Trecho de texto:
★ ★ ★ ★
Projeto viabiliza acolhimento familiar a crianças de 0 a 6 anos que tiveram direitos violados

Iniciativa realizada pela FUNSAI, em parceria com a vara da infância e juventude do Ipiranga, assegura acolhida a crianças separadas temporariamente de suas famílias biológicas

Reprodução

O acolhimento familiar é uma política prevista no Estatuto da Criança e do Adolescente (ECA), que visa a contribuir para a segurança e a evolução afetiva e social de crianças e adolescentes de 0 a 17 anos. Com as alterações incluídas pela Lei Nacional de Adoção (12.010/2009), foi elevado ao grau preferencial, como consta no Artigo 34, parágrafo primeiro do Estatuto.

Por meio deste serviço, famílias podem amparar crianças ou adolescentes que estejam em vulnerabilidade social – como, por exemplo, as expostas a situações de maus-tratos físicos e/ou psicológicos – e que precisem de acolhimento temporário, até que possam retornar para sua família de origem ou, quando isso for inviável, sejam encaminhadas para adoção.

Implantado na Fundação Nossa Senhora Auxiliadora do Ipiranga (Funsai) em julho de 2018, o projeto intitulado “Família Acolhedora”, com recorte na primeira infância, é desenvolvido em parceria com a Vara da Infância e Juventude do Ipiranga, que é um dos fóruns da capital paulista para esta questão.

O primeiro acolhimento familiar na Fundação ocorreu em abril de 2019. De lá pra cá, oito crianças foram assistidas e sete famílias habilitadas para a função.

124 ANOS DE ATUAÇÃO DA FUNSAI

A Fundação atua como organização de direito privado sem fins lucrativos e desenvolve trabalhos de assistência social, educação e cultura. Com cinco unidades próprias, todas localizadas no bairro do Ipiranga, em São Paulo, atende de crianças a idosos.

O atendimento a crianças teve início com o “Asilo de Meninas Órfãs”, fundado em 1896. Ao decidir migrar, em 2018, para a modalidade de acolhimento familiar, não ofereceu mais vagas nas duas casas de acolhimento institucional que ainda mantinha e os abrigos foram sendo encerrados gradativamente até o fim de 2019.

“As crianças que moravam nas casas foram encaminhadas para adoção ou para outra instituição”, explicou Maria Antonia de Souza Leite, 49, coordenadora do projeto na Fundação.

A mudança na forma de acolher crianças, segundo Maria Antonia, foi pautada em estudos e avaliação do retorno aos assistidos, uma vez que o acolhimento familiar “proporciona mais benefícios” por ter atendimento individual e garantir a permanência da criança em um lar enquanto ela aguarda uma decisão em seu processo.

Na equipe da “Família Acolhedora”, além da coordenadora, há uma assistente de coordenação, duas assistentes sociais e uma psicóloga. Essas profissionais avaliam e capacitam as pessoas que desejam integrar o projeto.
★ ★ ★ ★
Material fornecido:
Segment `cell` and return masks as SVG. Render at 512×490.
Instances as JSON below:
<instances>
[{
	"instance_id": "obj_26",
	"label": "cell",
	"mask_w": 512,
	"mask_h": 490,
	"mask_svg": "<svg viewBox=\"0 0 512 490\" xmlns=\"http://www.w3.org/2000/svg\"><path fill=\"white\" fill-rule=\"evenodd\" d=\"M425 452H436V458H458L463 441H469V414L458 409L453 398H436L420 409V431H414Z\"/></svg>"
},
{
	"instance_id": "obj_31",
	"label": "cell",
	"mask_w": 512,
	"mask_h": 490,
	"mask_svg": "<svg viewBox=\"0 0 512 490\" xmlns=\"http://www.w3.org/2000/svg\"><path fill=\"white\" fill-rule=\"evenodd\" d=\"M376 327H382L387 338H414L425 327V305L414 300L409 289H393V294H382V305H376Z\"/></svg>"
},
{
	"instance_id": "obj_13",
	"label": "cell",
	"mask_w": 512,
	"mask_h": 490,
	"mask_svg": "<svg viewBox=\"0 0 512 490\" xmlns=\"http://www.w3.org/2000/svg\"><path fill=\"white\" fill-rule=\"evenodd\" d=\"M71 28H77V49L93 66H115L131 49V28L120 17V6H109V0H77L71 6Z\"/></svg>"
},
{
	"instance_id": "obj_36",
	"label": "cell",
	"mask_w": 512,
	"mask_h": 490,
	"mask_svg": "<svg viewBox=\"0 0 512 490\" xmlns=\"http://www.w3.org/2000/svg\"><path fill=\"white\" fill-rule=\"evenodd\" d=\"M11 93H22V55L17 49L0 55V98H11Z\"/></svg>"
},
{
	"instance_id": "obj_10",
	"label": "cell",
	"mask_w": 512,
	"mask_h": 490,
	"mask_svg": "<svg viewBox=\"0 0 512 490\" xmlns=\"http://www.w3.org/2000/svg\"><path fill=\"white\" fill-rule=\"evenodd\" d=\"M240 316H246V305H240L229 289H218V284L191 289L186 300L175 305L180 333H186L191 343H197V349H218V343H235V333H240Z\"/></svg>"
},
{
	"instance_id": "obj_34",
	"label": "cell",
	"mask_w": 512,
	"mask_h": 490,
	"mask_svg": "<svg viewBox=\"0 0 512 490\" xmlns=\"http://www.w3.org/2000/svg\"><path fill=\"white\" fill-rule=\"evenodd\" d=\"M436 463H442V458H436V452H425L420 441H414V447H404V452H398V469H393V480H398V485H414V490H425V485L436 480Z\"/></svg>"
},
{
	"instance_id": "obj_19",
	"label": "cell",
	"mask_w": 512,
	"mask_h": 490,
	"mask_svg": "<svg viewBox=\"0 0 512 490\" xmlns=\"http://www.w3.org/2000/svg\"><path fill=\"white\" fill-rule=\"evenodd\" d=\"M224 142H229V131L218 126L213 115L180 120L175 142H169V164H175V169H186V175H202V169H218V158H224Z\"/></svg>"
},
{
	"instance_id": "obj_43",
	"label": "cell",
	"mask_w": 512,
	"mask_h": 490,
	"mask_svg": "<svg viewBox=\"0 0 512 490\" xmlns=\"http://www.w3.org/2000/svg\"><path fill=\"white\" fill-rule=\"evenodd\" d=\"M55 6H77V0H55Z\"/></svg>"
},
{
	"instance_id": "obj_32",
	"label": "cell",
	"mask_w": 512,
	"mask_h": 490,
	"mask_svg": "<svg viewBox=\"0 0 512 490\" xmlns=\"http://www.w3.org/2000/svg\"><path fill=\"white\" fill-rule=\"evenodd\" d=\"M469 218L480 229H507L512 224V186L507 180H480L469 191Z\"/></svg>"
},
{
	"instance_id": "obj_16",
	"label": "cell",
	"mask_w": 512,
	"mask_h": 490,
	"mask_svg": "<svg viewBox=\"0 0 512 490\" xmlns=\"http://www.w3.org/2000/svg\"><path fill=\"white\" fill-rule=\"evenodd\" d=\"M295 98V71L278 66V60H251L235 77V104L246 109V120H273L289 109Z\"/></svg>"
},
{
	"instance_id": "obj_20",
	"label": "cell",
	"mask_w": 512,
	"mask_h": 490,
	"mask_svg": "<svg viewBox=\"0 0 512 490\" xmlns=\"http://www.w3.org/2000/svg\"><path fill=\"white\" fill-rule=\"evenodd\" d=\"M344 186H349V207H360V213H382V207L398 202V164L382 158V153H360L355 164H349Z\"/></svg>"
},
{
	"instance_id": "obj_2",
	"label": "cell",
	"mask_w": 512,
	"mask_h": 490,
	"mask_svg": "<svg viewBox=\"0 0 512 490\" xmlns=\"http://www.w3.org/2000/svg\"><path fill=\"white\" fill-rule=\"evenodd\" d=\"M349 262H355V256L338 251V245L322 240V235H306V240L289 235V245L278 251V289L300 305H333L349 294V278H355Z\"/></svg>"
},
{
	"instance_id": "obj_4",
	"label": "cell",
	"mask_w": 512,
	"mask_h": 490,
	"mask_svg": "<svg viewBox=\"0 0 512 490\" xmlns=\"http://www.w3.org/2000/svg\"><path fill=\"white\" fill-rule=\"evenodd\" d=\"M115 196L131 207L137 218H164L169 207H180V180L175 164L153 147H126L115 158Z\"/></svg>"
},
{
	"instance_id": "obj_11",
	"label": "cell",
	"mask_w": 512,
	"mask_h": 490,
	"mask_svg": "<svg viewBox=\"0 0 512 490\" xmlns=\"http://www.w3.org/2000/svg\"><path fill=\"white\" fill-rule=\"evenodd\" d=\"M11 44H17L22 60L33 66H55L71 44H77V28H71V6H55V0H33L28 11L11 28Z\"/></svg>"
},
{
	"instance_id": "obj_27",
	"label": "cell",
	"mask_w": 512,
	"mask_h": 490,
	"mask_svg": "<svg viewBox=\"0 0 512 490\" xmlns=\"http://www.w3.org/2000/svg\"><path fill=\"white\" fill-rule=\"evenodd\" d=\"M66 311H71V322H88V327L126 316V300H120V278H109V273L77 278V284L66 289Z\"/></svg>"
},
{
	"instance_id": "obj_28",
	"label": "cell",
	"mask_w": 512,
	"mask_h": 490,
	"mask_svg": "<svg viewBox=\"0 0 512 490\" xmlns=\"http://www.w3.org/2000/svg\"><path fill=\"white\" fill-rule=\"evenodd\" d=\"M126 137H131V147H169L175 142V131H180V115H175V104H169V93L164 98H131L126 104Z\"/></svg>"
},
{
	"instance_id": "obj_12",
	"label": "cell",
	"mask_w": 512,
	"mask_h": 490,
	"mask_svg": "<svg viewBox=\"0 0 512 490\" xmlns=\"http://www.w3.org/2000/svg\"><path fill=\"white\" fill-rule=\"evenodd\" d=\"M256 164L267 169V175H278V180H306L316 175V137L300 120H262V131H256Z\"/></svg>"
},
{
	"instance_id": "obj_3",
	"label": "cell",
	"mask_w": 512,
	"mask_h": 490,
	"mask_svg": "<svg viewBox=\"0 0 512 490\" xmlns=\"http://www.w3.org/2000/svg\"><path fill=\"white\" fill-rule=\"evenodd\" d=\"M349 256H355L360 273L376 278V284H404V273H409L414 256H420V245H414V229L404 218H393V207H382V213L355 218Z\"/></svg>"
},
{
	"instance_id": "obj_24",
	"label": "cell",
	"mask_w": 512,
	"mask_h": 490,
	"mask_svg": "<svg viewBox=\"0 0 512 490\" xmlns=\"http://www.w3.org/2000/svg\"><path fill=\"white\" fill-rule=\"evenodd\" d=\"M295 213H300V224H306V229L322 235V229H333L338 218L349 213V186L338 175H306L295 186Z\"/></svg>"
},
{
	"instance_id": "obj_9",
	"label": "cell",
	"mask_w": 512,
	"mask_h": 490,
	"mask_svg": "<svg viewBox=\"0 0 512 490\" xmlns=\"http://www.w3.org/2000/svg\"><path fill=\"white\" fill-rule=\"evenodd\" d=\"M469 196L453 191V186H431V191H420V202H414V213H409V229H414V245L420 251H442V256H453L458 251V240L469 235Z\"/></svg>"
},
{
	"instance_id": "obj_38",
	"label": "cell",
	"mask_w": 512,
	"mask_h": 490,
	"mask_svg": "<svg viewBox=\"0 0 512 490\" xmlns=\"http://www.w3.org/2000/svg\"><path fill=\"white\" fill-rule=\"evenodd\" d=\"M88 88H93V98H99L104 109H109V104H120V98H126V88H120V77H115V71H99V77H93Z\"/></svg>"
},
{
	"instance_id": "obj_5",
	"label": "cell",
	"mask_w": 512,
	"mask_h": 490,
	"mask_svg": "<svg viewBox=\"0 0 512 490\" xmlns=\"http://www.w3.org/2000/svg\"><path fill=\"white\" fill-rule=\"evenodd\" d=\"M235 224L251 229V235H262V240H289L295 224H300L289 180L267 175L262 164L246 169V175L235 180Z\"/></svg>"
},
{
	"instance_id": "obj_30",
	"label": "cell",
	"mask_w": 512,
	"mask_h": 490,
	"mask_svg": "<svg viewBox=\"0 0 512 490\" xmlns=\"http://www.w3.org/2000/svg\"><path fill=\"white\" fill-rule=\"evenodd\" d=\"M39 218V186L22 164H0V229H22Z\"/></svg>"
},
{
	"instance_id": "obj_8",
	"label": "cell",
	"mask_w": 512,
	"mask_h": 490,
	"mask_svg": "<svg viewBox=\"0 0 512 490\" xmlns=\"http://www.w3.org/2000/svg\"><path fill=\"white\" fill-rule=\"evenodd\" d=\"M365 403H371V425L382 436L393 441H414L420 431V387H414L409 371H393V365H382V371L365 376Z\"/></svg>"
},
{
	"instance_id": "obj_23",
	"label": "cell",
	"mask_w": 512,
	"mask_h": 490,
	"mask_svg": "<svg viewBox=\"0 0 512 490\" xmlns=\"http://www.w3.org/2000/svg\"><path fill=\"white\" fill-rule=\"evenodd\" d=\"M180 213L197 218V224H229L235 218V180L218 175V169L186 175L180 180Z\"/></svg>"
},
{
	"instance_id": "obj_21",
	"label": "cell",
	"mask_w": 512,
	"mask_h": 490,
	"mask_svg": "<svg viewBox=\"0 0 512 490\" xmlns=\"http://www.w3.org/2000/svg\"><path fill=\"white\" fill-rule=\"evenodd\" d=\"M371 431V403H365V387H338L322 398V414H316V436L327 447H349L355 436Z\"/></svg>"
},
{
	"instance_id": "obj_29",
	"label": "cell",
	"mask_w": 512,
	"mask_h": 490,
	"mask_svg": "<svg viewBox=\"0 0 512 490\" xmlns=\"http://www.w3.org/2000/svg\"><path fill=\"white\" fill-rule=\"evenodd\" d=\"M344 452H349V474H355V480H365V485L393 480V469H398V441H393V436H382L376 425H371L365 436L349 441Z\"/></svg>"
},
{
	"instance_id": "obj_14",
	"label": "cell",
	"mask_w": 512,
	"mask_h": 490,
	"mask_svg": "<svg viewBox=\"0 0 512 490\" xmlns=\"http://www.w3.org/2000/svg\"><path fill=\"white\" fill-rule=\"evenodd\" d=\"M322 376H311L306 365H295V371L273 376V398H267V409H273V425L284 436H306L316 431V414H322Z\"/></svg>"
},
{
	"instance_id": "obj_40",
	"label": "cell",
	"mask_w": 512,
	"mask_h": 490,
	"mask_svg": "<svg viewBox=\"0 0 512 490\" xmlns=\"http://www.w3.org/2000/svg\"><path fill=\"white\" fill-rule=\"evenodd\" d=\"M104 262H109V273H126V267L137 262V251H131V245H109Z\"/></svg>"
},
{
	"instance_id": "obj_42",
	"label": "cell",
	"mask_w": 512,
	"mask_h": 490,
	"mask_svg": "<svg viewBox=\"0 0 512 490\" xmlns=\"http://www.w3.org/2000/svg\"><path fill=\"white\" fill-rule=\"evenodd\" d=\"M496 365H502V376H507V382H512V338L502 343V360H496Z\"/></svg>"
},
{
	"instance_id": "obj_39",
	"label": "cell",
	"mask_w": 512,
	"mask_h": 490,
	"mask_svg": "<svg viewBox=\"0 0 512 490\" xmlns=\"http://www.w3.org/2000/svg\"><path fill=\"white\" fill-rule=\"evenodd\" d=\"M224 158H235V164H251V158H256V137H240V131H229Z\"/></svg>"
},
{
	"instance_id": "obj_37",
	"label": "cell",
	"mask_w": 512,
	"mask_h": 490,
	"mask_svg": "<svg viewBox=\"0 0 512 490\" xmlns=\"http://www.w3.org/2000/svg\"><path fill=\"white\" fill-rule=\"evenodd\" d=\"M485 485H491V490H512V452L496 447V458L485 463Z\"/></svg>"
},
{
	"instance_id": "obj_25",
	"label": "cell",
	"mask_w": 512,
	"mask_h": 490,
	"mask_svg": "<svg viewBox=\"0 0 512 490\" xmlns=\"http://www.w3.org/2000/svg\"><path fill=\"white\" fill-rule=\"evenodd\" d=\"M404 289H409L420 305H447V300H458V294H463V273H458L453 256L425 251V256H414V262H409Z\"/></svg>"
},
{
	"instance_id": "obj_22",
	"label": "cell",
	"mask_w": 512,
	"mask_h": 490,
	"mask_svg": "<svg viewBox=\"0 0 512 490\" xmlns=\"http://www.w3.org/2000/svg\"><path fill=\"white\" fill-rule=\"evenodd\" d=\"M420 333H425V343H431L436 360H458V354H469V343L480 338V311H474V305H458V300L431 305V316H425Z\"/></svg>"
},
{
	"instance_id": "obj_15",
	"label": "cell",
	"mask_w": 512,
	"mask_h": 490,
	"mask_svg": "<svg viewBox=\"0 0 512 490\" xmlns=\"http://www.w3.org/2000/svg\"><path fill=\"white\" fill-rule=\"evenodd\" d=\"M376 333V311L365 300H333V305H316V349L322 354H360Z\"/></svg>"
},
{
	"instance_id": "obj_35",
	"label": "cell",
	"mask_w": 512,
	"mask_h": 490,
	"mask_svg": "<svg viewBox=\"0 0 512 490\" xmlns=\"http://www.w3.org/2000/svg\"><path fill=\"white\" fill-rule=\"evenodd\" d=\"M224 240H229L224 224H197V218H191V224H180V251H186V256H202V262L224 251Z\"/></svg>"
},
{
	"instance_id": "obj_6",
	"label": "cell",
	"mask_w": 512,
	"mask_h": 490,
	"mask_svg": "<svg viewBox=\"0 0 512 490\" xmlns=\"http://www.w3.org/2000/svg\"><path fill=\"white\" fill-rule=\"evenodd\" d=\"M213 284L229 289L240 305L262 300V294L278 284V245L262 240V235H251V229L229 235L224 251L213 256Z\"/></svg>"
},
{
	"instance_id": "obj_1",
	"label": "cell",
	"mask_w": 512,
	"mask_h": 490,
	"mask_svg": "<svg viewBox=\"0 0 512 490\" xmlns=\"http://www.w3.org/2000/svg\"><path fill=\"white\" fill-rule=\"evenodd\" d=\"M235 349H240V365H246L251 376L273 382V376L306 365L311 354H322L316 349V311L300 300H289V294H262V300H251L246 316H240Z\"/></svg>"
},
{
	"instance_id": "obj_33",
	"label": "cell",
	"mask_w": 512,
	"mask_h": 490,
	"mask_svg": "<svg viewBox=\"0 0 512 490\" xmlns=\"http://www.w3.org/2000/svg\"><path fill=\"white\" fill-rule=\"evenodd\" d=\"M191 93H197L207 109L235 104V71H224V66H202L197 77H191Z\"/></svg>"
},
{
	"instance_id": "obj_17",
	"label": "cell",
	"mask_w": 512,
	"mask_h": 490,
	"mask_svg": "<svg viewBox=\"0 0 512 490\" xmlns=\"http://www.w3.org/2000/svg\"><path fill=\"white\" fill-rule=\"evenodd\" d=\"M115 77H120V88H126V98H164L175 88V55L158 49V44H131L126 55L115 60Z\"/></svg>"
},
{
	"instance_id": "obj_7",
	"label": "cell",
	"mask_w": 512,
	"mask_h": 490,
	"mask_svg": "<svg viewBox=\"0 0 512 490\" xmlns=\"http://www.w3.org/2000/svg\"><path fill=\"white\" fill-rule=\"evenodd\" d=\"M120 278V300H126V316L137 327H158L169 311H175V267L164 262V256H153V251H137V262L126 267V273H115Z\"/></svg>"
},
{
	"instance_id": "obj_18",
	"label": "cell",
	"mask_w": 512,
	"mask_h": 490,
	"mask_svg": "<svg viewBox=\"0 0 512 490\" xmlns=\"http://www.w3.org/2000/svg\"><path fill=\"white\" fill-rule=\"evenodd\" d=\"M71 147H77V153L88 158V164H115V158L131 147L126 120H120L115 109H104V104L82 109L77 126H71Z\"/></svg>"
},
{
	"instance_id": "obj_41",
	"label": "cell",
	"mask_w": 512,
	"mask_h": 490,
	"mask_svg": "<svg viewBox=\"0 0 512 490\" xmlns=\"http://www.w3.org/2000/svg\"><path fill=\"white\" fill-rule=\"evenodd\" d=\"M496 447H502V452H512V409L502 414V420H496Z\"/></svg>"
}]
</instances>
★ ★ ★ ★
Exercício breve: Dê continuidade à reportagem sobre o acolhimento familiar na Funsai, começando logo após a última frase apresentada.

Resultado do exercício:
Maria Antonia coordena o acolhimento / Ira Romão

COMO SER UMA ‘FAMÍLIA ACOLHEDORA’

Para acolher uma criança, a família ou o indivíduo (homem ou mulher maior de 22 anos), precisa atender a alguns requisitos. O principal deles é não estar inscrito no Cadastro Nacional de Adoção.

A coordenadora esclareceu que o acolhimento familiar é um serviço social que difere do processo de adoção: “O papel da família acolhedora é cuidar da criança e garantir seus direitos por meio da guarda provisória durante seis meses ou mais, conforme o andamento do serviço.”

Efetuar um cadastro no site da Funsai para participar de uma palestra de apresentação é o primeiro passo para os interessados em acolher. “Nela, falamos da política da assistência social, do ECA e de outros marcos legais que dão origem e norte ao nosso trabalho. E também sobre afe- to e desacolhimento”, resumiu Maria Antonia.

Se acaso continuar interessada, a família passa por uma entrevista e visita domiciliar. Outro requisito para quem deseja acolher uma criança é ter uma rede de apoio familiar. Além disso, os membros que vivem na mesma casa devem concordar com o acolhi- mento.

Se aprovada na primeira etapa, a família inicia uma capacitação que dura cerca de dois meses e que aborda temas ligados à rotina do acolhimento e contribui para a definição do perfil (idade, demandas etc.) da criança que conseguirá acolher. Ao ser habilitada na função, passa a integrar o quadro de “Família Acolhedora” da Funsai e aguarda ser acionada pela equipe técnica para acolher uma criança.

Casados há 33 anos, Mauro e Sandra participam da iniciativa e já acolheram duas crianças / Ira Romão

ACOLHIMENTO NA PRÁTICA

Casados há 33 anos e pais de quatro filhos, a professora Sandra, 53, e o aposentado Mauro, 55, estão no segundo acolhimento pela Funsai.

Em novembro de 2019, um bebê de 8 meses e com síndrome de Down chegou para mudar a rotina familiar e ficou sob os cuidados do casal até completar 1 ano e 4 meses, quando retornou à família biológica. E, há cinco meses, eles estão cuidando de outra criança, de 6 anos, que está em processo de adoção.

Sandra confessou que no início tInha receio de como seria o serviço na prática, mas sentia que deveria acolher. “Às vezes, pensamos que não temos nada para doar, mas temos! Só descobriremos fazendo. Mesmo pensando que estamos ajudando, a verdade é que estamos aprendendo.”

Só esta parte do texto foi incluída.